Inspiration
We often remembered our professors asking students during lectures for some good samaritan to take notes, which can already be stressful for many students who are jotting things down at the speed of light with the speed that we often go through lectures. This often led to either illegible handwritten notes or messy, hard to follow notes online. This low-quality note taking can not only make it stressful for students who may have happened to miss class due to some extraneous circumstance, but also for professors who want to provide more equal and equitable opportunities for all of their students. That is how we got our idea for Lecture2Learn.
What it does
Lecture2Learn is a website with which you are able to upload files of various types, ranging from video and audio to PowerPoints and pdfs. The AI then generates well formatted text that is then output in PDF format for the user to download and use as needed, as well as the ability to store on the cloud. For example, if you needed a transcript of a lecture, you can submit either a video or audio and ask it to process the file. It will then return back said transcript, along with whatever information is/could be relevant.
How we built it
We utilized a web stack consisting of HTML, CSS, Python, MongoDB Atlas, and a plethora of applicable Python Libraries and dependencies. However, all of this is handled on our side and not on the client-side, so the users don't have to worry about any technical difficulties (that's our job!) Our authentication is run through auth0 we used Bulma for much of our styling. For files such as pptx, mp4s, and mov, we utilized OCR to collect text from visuals. We utilized Gemini's advanced audio recognition to create transcripts from every supplied video, as well.
Challenges we ran into
Because of the vast amounts of dependencies that we had to utilize, project structure and repository control was quite annoying, initially. Also, due to the token limit placed on us through Gemini, video processing for textual OCR was hard to make work without going over the input/output token limits. However, after a lot of perseverance (and some hair ripped out) we got it working just about how we wanted it.

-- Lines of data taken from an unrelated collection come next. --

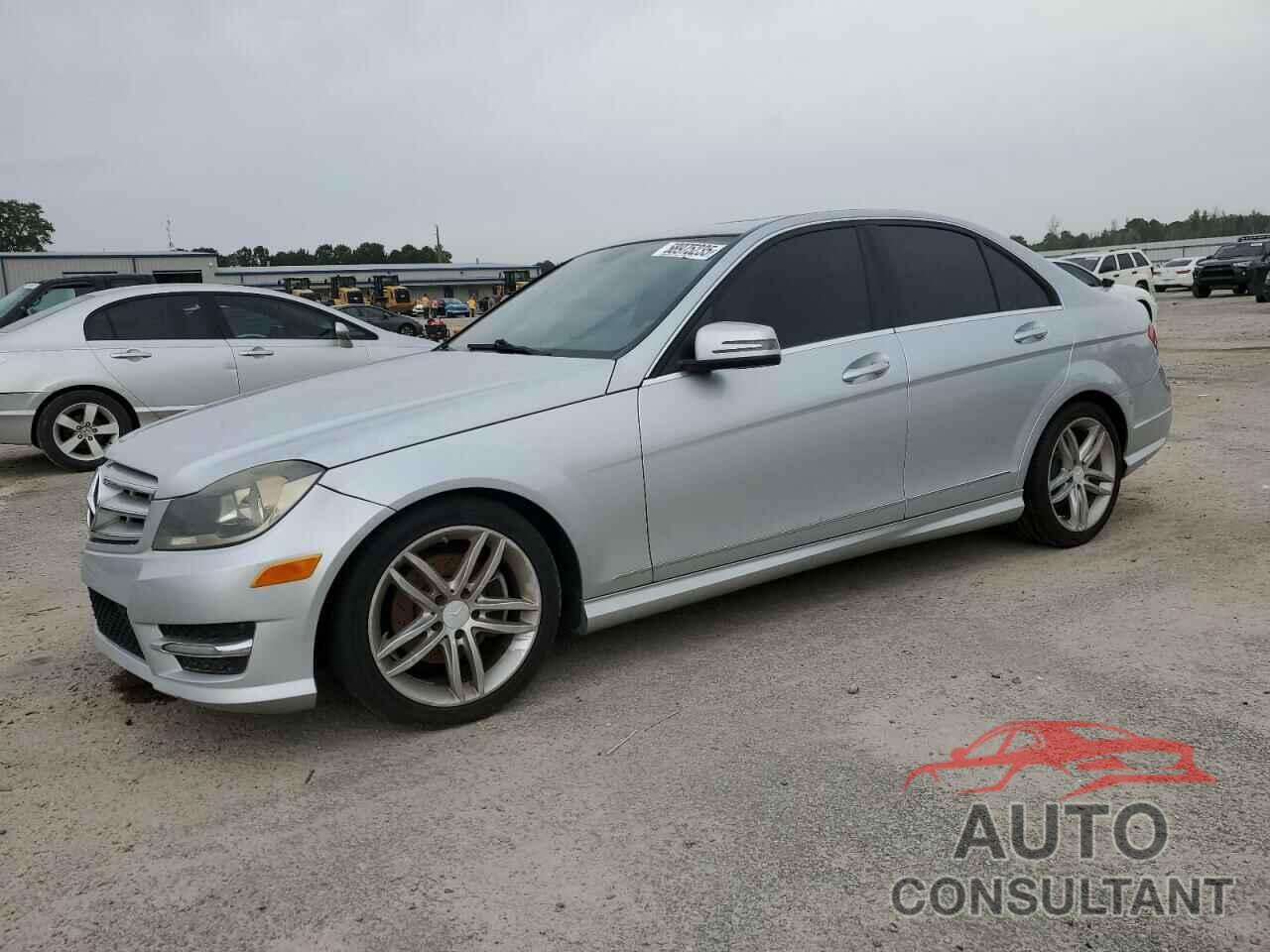 MERCEDES-BENZ C-CLASS 2013 - WDDGF4HB4DR256028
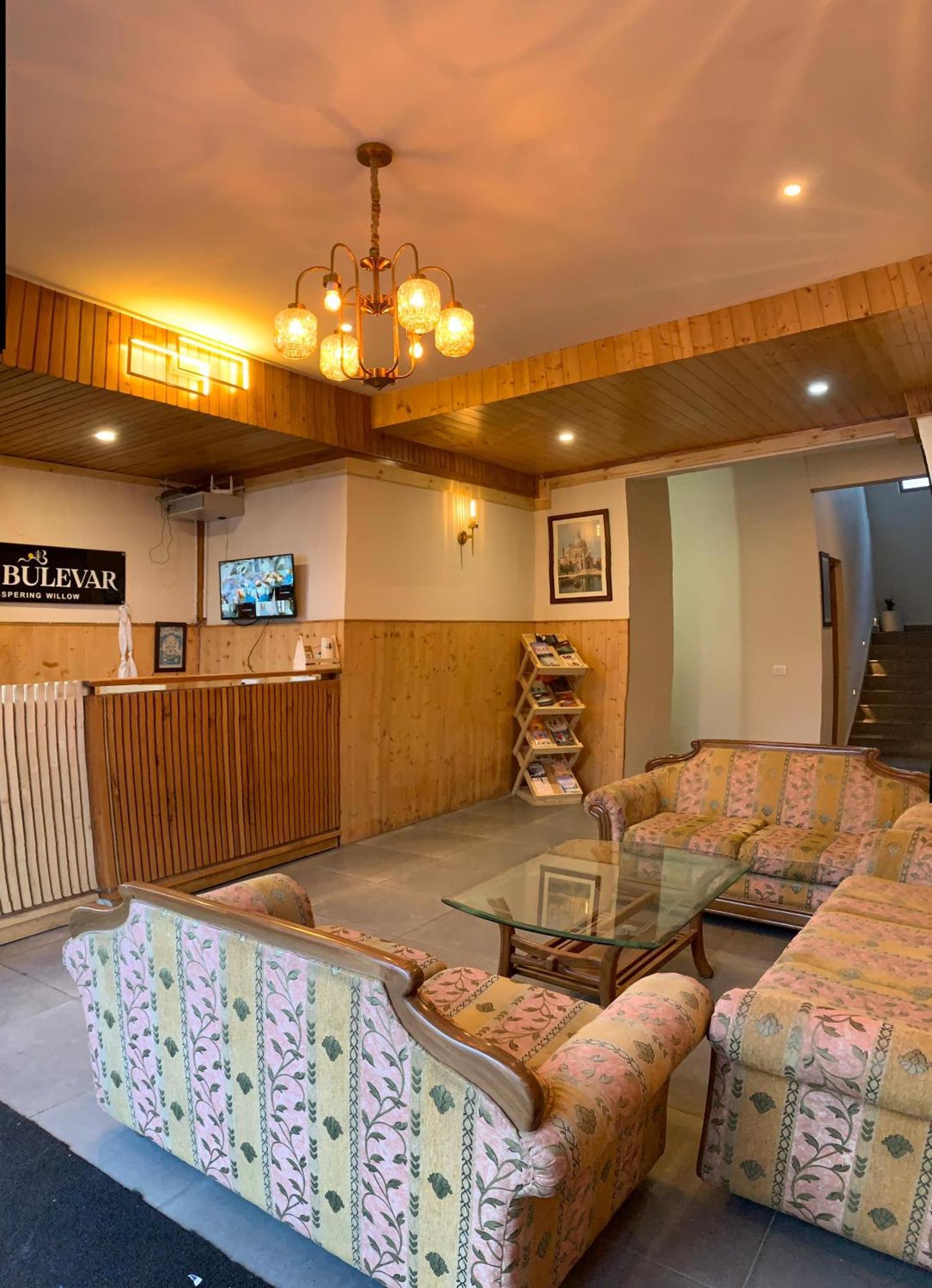 The Bulevar - Whispering Willows Otel Sissu Dış mekan fotoğraf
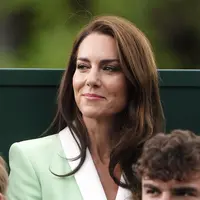 Kate Middleton tiba pada Selasa pagi dalam balutan blazer Balmain berwarna hijau mint untuk hari kedua Wimbledon. (Zac Goodwin/Pool Photo via AP)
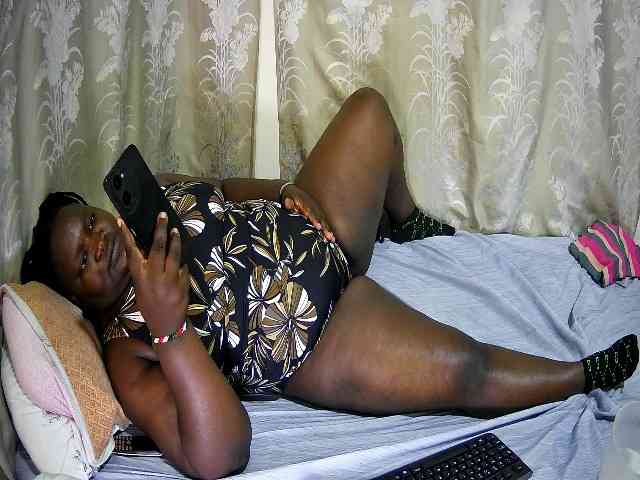 chubby-cherry webcam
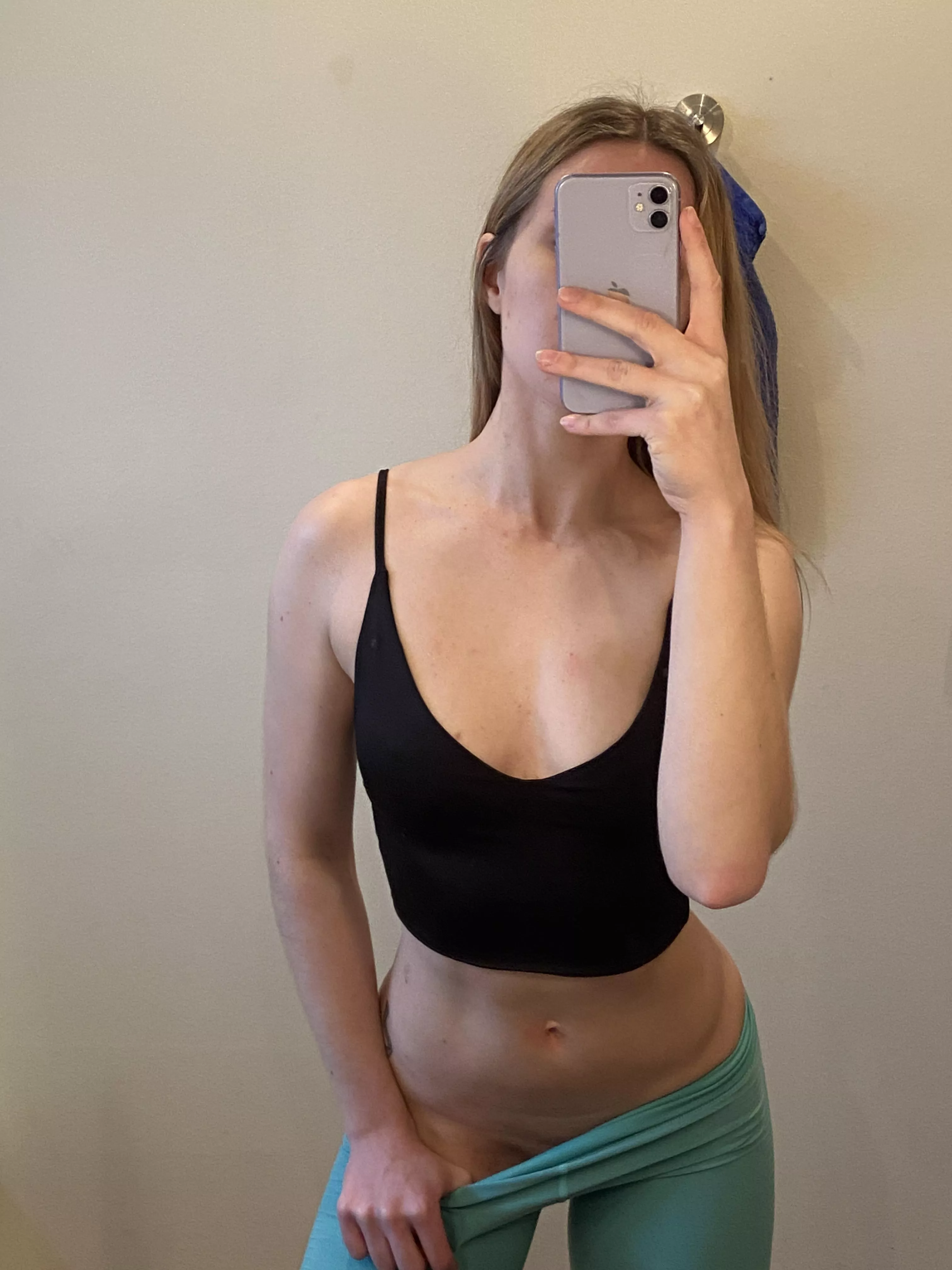 my tummy is waiting to be kisses [IMG]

Accomplishments that we're proud of
We're really proud of how the formatting of the output files look. It is really hard for text-bot AIs to actually format things well, especially when what we're inputting is either a raw file (in the case of images being binary) or pure text. Our formatting, though it isn't perfect, doesn't leave too much to be desired. We also did not expect this to be a catch all tool. Human intervention is always going to be required to be able to make good notes! This just helps expedite that process to the extreme so that teachers and students alike can focus on making the notes more understandable.
What we learned
We learned a lot about project structuring, how to utilize LLMs the best when utilizing external functions and libraries, the importance of specificity, and even more so the importance of communication. Last but definitely not least, we learned (or rather, relearned) the importance of committing often.
What's next for Lecture 2 Learn / L2L
There's so many features that we can add to Lecture2Learn to make it a full-fledged teaching tool. In the future, we plan on including a specialized user-to-AI interface that the user can utilize to make their notes better, or give advice, or really anything that you can think of with a teaching AI. However, we would love to (and plan to) work on this in the future to implement on-site text editing, the ability to assign specific classes and, thus, be able to share notes between professors and students, as well as more advanced user profiles.